The game will offer two different single-player campaigns for both US and German forces; each will offer six missions on the Eastern Front and three missions on the Western Front. Wargaming.net is looking to offer a great deal of tactical variety in the various campaigns (as well as in multiplayer) by including many different kinds of reinforcements, such as infantry, vehicles, armor (in the form of a great variety of tanks), airships, paratroopers, offscreen artillery strikes, and one-off air strikes. There will also be interesting tactical concerns on the ground, such as the ability to garrison buildings and trenches with infantry, as well as the ability to destroy terrain with Wargaming.net's proprietary game engine, which the studio developed in-house.

The developer apparently seeks to appeal to both hardcore and casual players by including features that it hopes will appeal to both types of gamer.

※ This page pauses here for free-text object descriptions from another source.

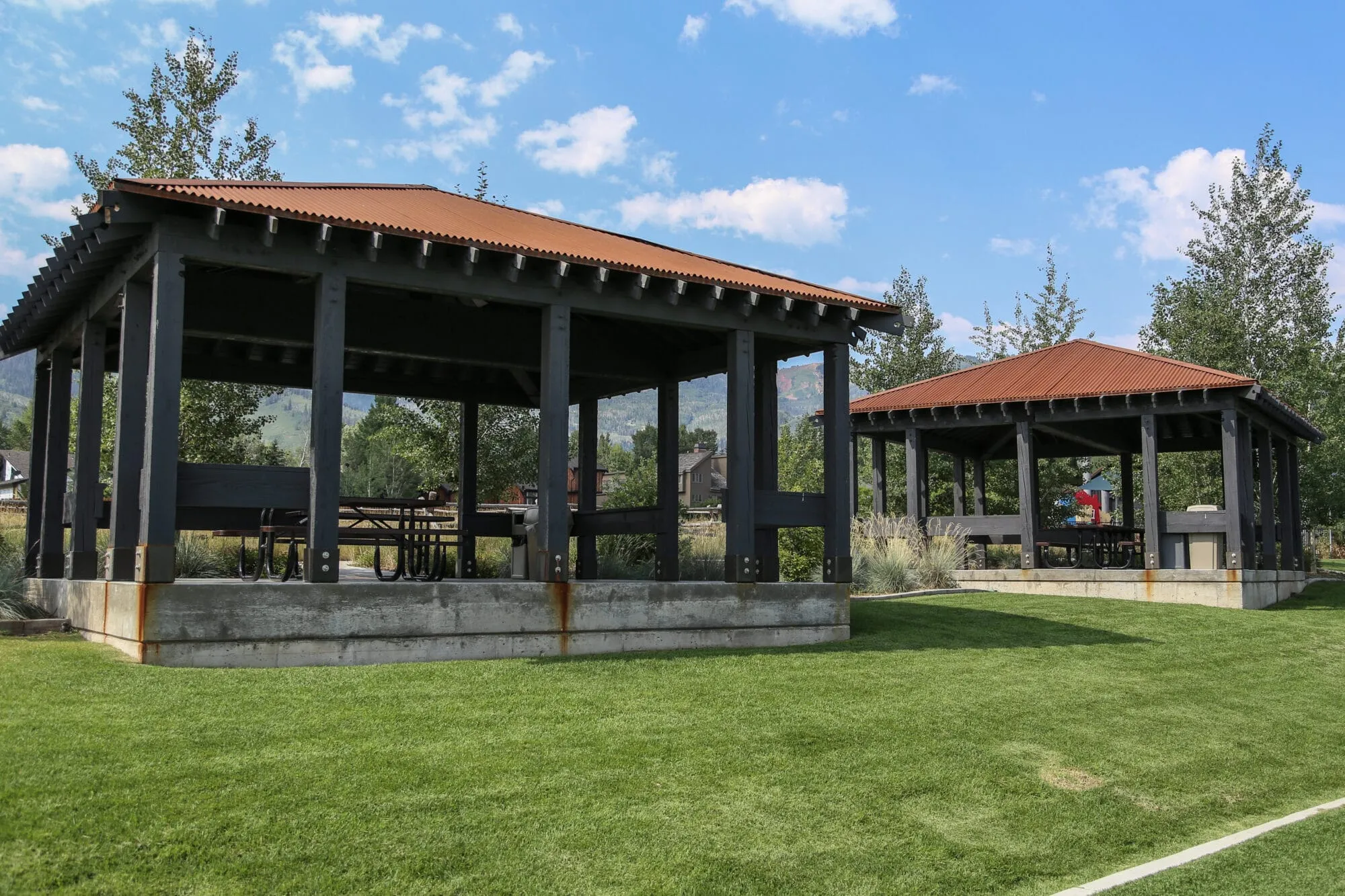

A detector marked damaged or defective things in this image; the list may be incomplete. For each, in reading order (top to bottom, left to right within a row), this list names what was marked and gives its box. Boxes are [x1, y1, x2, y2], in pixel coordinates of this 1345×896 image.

rust stain on concrete [543, 578, 570, 648]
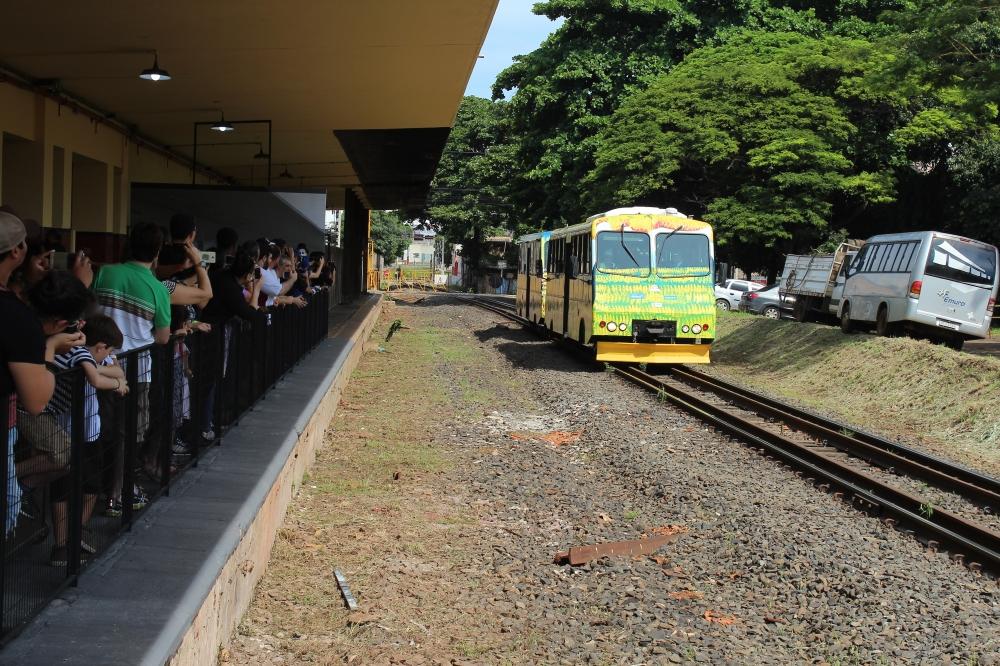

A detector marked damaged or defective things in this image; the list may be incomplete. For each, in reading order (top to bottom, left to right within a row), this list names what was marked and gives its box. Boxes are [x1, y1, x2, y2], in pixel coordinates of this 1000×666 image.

rusty metal debris [552, 528, 684, 564]
rusty metal debris [336, 568, 360, 608]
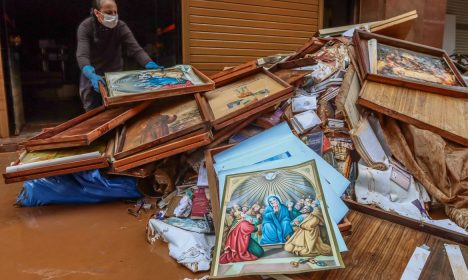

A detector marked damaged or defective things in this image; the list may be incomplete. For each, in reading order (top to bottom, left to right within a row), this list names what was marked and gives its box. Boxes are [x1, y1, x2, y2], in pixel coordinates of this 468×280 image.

flood-damaged artwork [106, 65, 208, 97]
damaged wooden frame [100, 65, 216, 106]
damaged wooden frame [195, 68, 292, 130]
flood-damaged artwork [205, 72, 286, 119]
damaged wooden frame [354, 30, 468, 98]
flood-damaged artwork [376, 42, 458, 86]
damaged wooden frame [22, 101, 150, 151]
flood-damaged artwork [212, 161, 344, 276]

The more-casual players will hopefully enjoy the game's "fancy camera," which lets you zoom the camera in close on a unit or handful of units with a letterboxed view that blacks out the top and bottom of your screen. The game will also feature a full soundtrack produced by composer Jeremy Soule, whose previous credits include The Elder Scrolls IV: Oblivion and Company of Heroes. Furthermore, the campaigns will offer fully voiced in-game cinematic sequences from your fictitious military superiors--recurring characters--who will constantly pop into the gameplay after you've completed each goal on the game's multi-objective campaign maps. These characters will deliver clearly voiced briefings that will point you in the direction of your next goal. In addition, the game will feature three difficulty settings, the lowest of which will be "easy."

Order of War will offer huge 3D representations of some of the most famous historical World War II battles.
Order of War will offer huge 3D representations of some of the most famous historical World War II battles.

Of course, for the serious strategy fans, the game will also offer a normal difficulty setting, as well as the highest setting, "hardcore." Wargaming.net also hopes that serious strategy fans will appreciate the game's emphasis on historically accurate military vehicles, tactics, and battles. The US campaign will retell the story of the war in brief from the side of the Americans, though the German campaign will necessarily include less-related battles that highlight the Axis armies' engineering superiority, especially its massive King Tiger tanks. The game will also offer multiplayer in the form of competitive maps and team-based two-versus-two multiplayer maps that will be based on the campaign levels.

Order of War's huge maps and attention to historical detail will hopefully appeal to serious strategy buffs, whereas the game's cinematic elements, explosively destructible environments and physics engine, and impressively huge battles will hopefully appeal to more-casual players. The game is scheduled for release later this year.